While the US F1 Team was in development, Steiner met Joe Custer and Gene Haas of Stewart–Haas Racing, who had declined to invest in the project, at a steakhouse. He proposed they themselves enter F1 by ordering a customer car from an established constructor, but delays in securing approval prompted them to apply for entry as a privateer team. He has credited support from figures including Niki Lauda, Stefano Domenicali, Jean Todt, and Charlie Whiting as crucial to convincing then-Formula 1 leadership, including Bernie Ecclestone, to approve the team’s entry into the sport.

Steiner, described as "the prime 'doer'" by motorsport publication Autosport, recruited the core staff, interviewed every team member, and developed partnerships with outsourcers Dallara and Ferrari. On 14 April 2014, he was officially announced team principal of the fledgling Haas F1 Team.

Steiner at the 2017 United States Grand Prix

With their entry in the 2016 season, Haas became the first American constructor to compete in F1 in 30 years. The team took eight points at the 2016 Australian Grand Prix with a 6th-place finish by driver Romain Grosjean, becoming the first American entry, and the first constructor overall since Toyota Racing in 2002, to score in their debut race. Haas completed the season with an 8th-place finish in the 2016 constructor standings and 29 points, all scored by Grosjean.

At Haas, Steiner became notable for his forthright personality, particularly for his appearances on the Netflix series Formula 1: Drive to Survive which featured him frequently swearing. In 2023 he released a book, Surviving to Drive: A year inside Formula 1, about his experiences.

In January 2024, it was announced that Haas had chosen not to renew Steiner's contract for the 2024 season. He was replaced by Ayao Komatsu, the team's former trackside engineering director.

In May 2024, it was reported that Steiner had sued Haas for non-payment of commissions that he was owed over several years and for continuing to sell merchandise featuring his name and image, as well as using him on Haas' official website without his authorisation. A few days later, it was reported that Haas Automation, the parent company of Haas F1 Team, is suing Steiner and his publisher Ten Speed Press for trademark infringements in his Surviving to Drive autobiography. In September, Haas Automation's lawsuit was dismissed by the court.

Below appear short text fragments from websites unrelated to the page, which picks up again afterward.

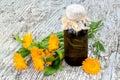 Medicinal plant calendula and pharmaceutical bottle Royalty Free Stock Photo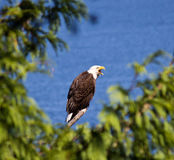 Perched Bald Eagle Royalty Free Stock Photography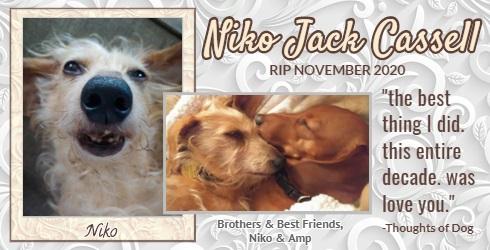 2020 In Memoriam_Niko Jack Cassell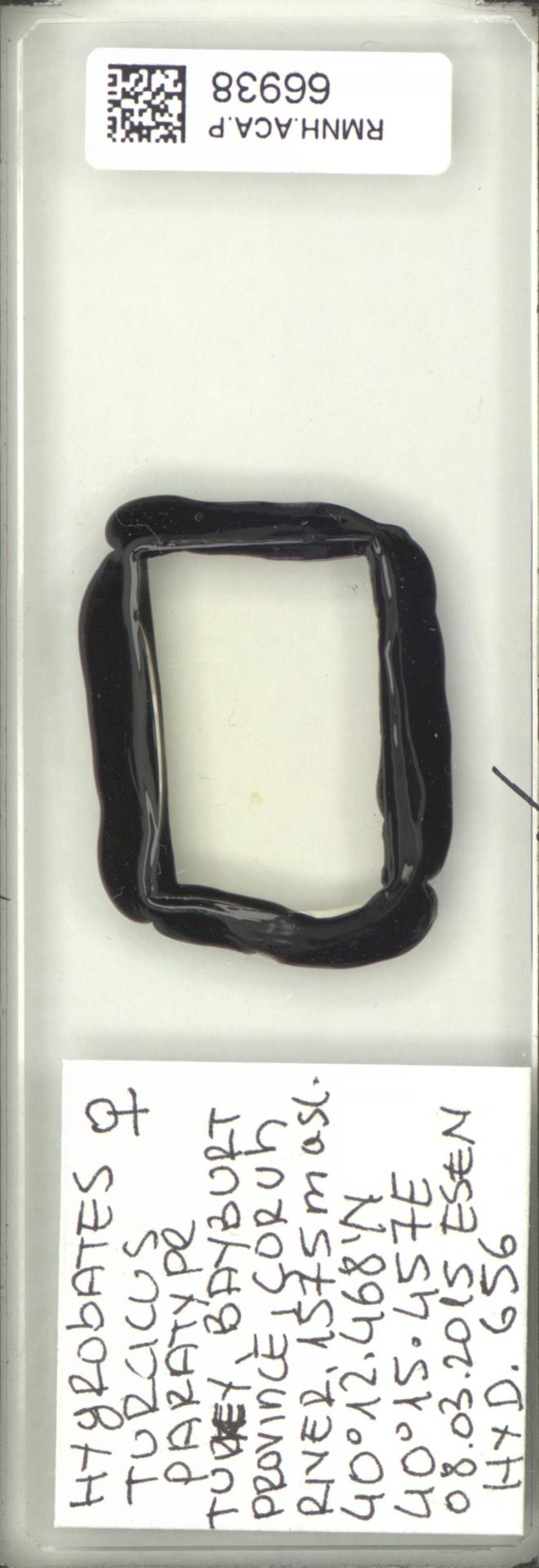 RMNH.ACA.P.66938 | Hygrobates turcicus Pesic, Esen & Dabert 2017
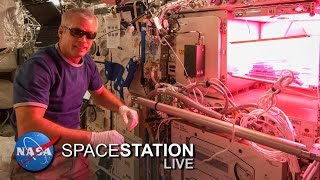 Space Station Live: Lettuce Look at Veggie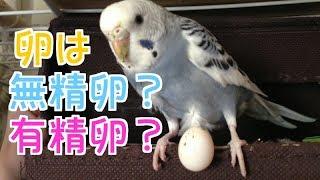 黄緑系のインコ H29/3/19頃産まれ 飼った日5/27 (きいちゃん) 男の子 青...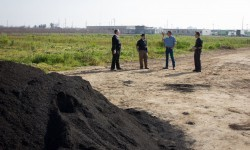 biochar pile at the farm in Manteca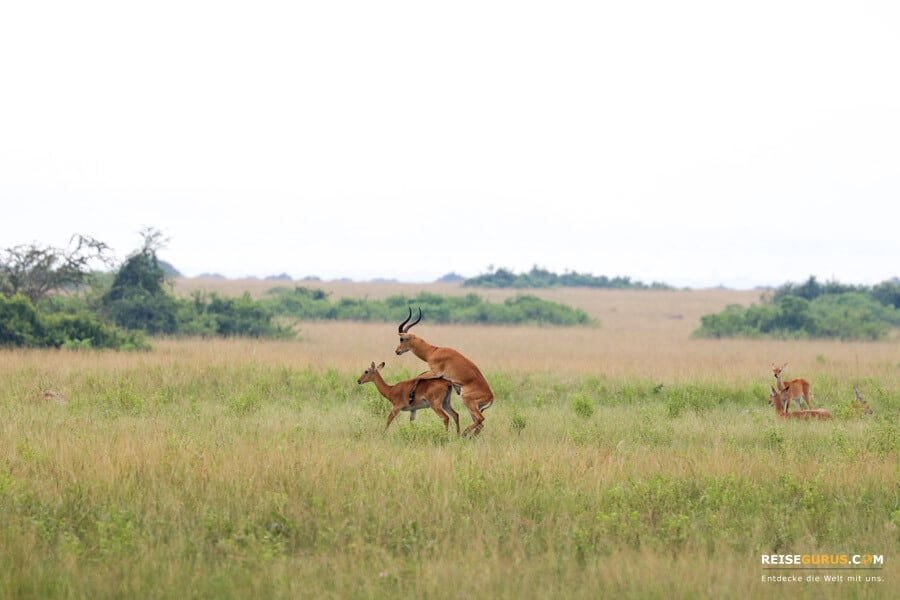 Guided Nature Walk Uganda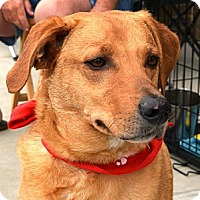 Labrador Retriever/Australian Shepherd Mix Dog for adoption in Tunica, Mississippi - HIGHWAY
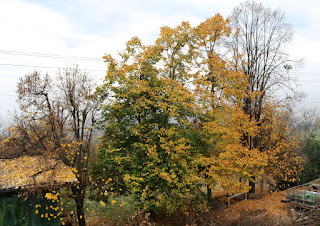 Linden trees in various autumnal stages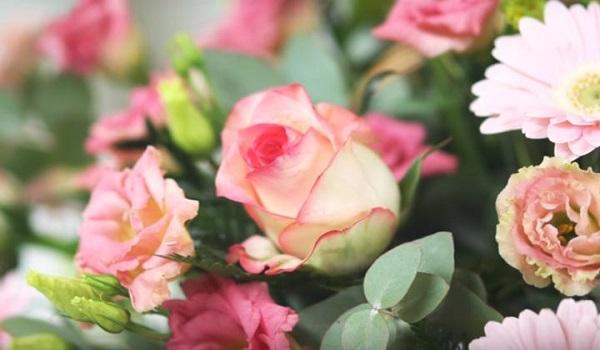 Как выбрать свежие цветы: рекомендации специалистов
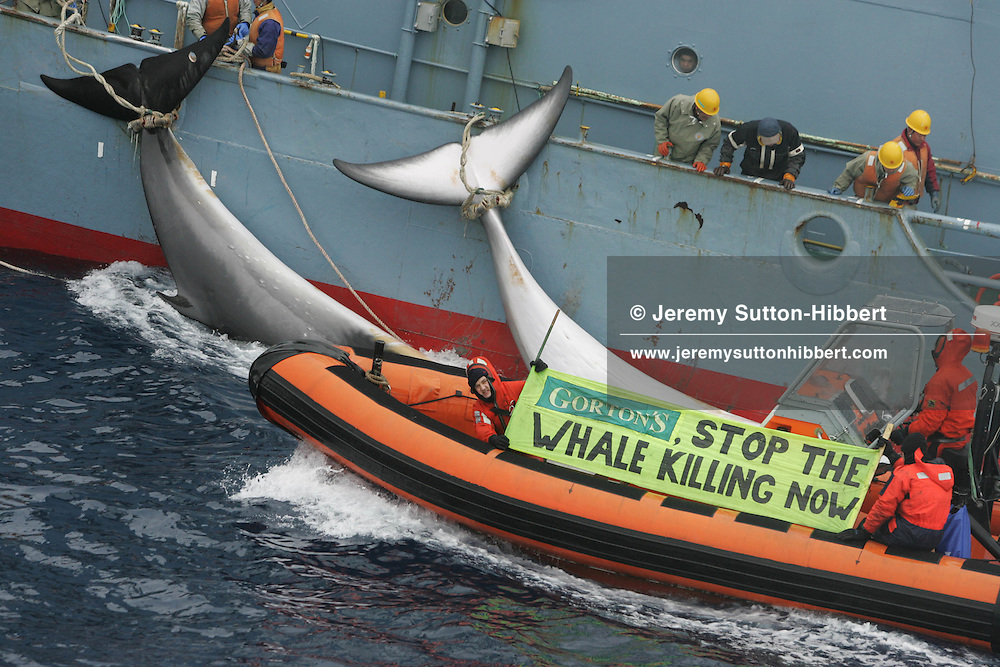 "Greenpeace activists hold up a banner reading ""Gortons: Stop the whale killing now"""" beside two minke whales which have just been harpooned and killed by the Kyo Maru No.1 catcher ship of the Japanese whaling fleet. Southern Ocean.  13.01.2006"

In October 2024 Steiner released his second book, Unfiltered: My Incredible Decade in Formula 1, detailing his experiences leading Haas F1 team.

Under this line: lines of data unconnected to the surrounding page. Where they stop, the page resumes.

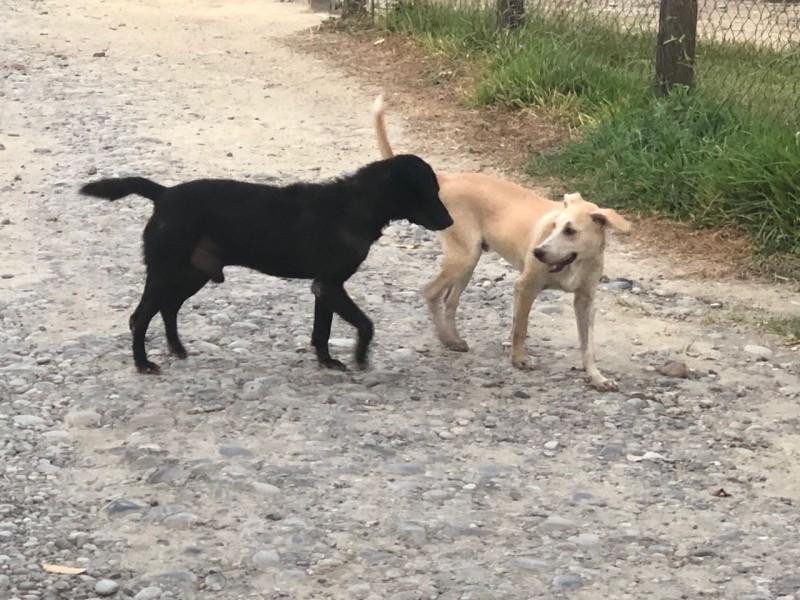 En aumento perros maltratados en Tuxpan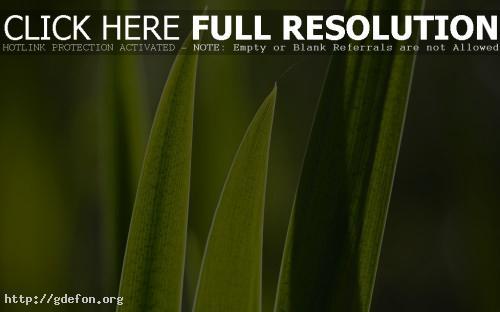 Обои Зеленая трава крупным планом фото картики заставки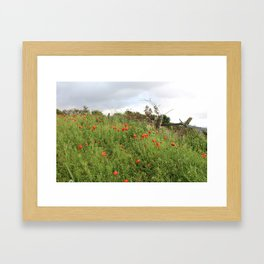 Poppies on a Hill Framed Art Print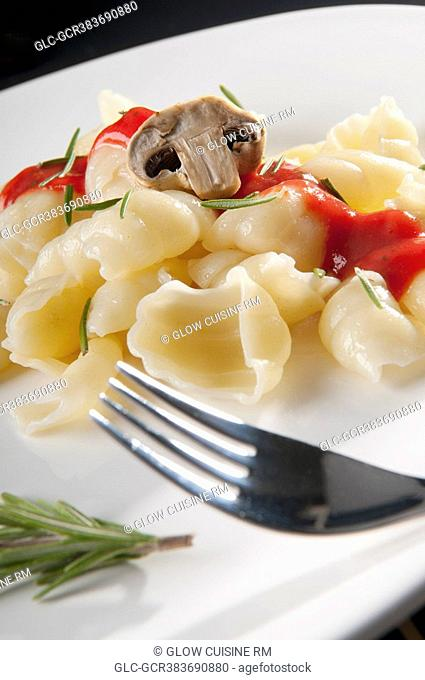 Close-up of conchiglie pasta with mushrooms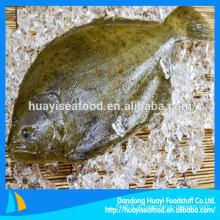 Flatfish em frutos do mar congelados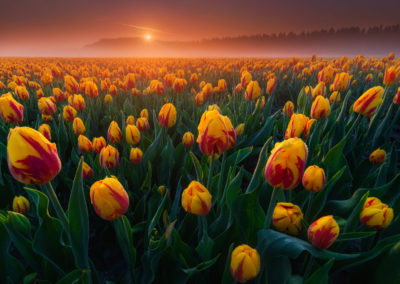 Netherlands-Photography-Drone-Workshop-tulips-2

As part of the promotional activities for the release of his second book, Steiner embarked on a tour of multiple venues in the United Kingdom with a live show, to be held between November 2024 and June 2025.

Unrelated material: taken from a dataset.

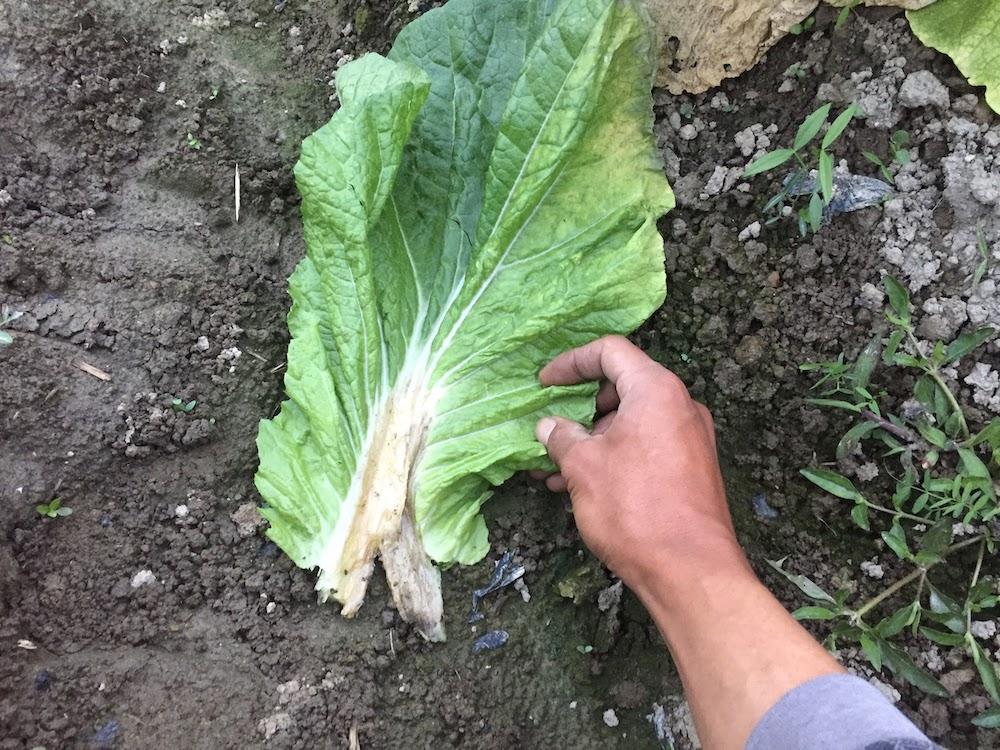 白菜の黄色くなった葉をよくみてみると腐っています。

=== F1 Commentator and Tech3 acquisition (2024–present) ===
In late February 2024, Steiner signed a contract with RTL, a German television channel who broadcast F1 in Germany, as a specialist commentator. He was scheduled to attend the 2024 Bahrain Grand Prix paddock and at least seven Grands Prix for the 2024 season. Steiner began his role as the race ambassador for the Miami Grand Prix in April 2024.

In September 2025, Steiner was named head of the consortium that acquired the Red Bull KTM Tech3 MotoGP motorcycle racing team.

==Personal life==
Steiner holds Italian and American passports, and lives in Mooresville, North Carolina, with his wife, Gertraud, and daughter. Being a native of South Tyrol, he speaks German and Italian, along with English.